- Her şey o kadar uzak ki...
- Seninle olsam, ne kolay bir yaşamım olacak. Bakışlarla konuşurduk yalnız. Oysa şimdi, hiç değilse yarına değin beklemek zorundayım mektubumun karşılığını. Yanlış anlama Milena, sev beni.
- Nasıl senden ayrı kalabiliyorum, nasıl olabiliyor bütün bunlar, anlatabilir misin bana?
- Üstüne üstlük şimdi bir de sen benden uzak duruyorsun, biliyorum bu geçici ama bir insan kalbi çarpmadan yaşayamaz, sen benden uzak durduğun zaman bu kalp nasıl çarpar?
- Bütün insanlar tükenmek bilmeyen bir canlılık içinde, hiç ölmeyeceklermiş gibi ama gerçek ölümsüzlükten yana değil bu canlılıkları; yaşadıkları saatin derinliklerine inen bir canlılık belki de bu.
- Kendimle konuşuyordum, kendimden tavsiye istiyordum, güzel bir uykudaydım ve şimdi sen beni uyandırıyorsun.
- Sevgili Bayan Milena, size Prag'tan sonra Meran'dan yazmıştım.
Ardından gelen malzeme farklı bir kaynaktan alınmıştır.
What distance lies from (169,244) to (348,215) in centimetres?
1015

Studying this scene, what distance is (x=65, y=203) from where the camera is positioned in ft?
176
Karşılık vermediniz. Gönderdiğim o pusulacıklara karşılık beklemem yersiz, biliyorum. Yazmadığınıza bakılırsa iyi olmalısınız. Bizler çoğunlukla iyi olduğumuz zaman susarız.
- Sizi nerelere sürükledim. Yolumu şaşırdım biraz, ama bir şey olmaz, çünkü siz de benimle beraber geldiniz muhtemelen ve artık ikimiz de yolumuzu şaşırdık.
- Ayağıma sanki ağır zincirler bağlanmış,sanki denizin dibine çekiliyorum...Beni tutmak, ya da "kurtarmak" isteyen,elini uzatmayacak...
- ...içten üzüntüler, gerçek üzüntüler uyumsuz insanların daha fazla uyumalarını sağlarmış ama buna rağmen ben uyuyamıyorum.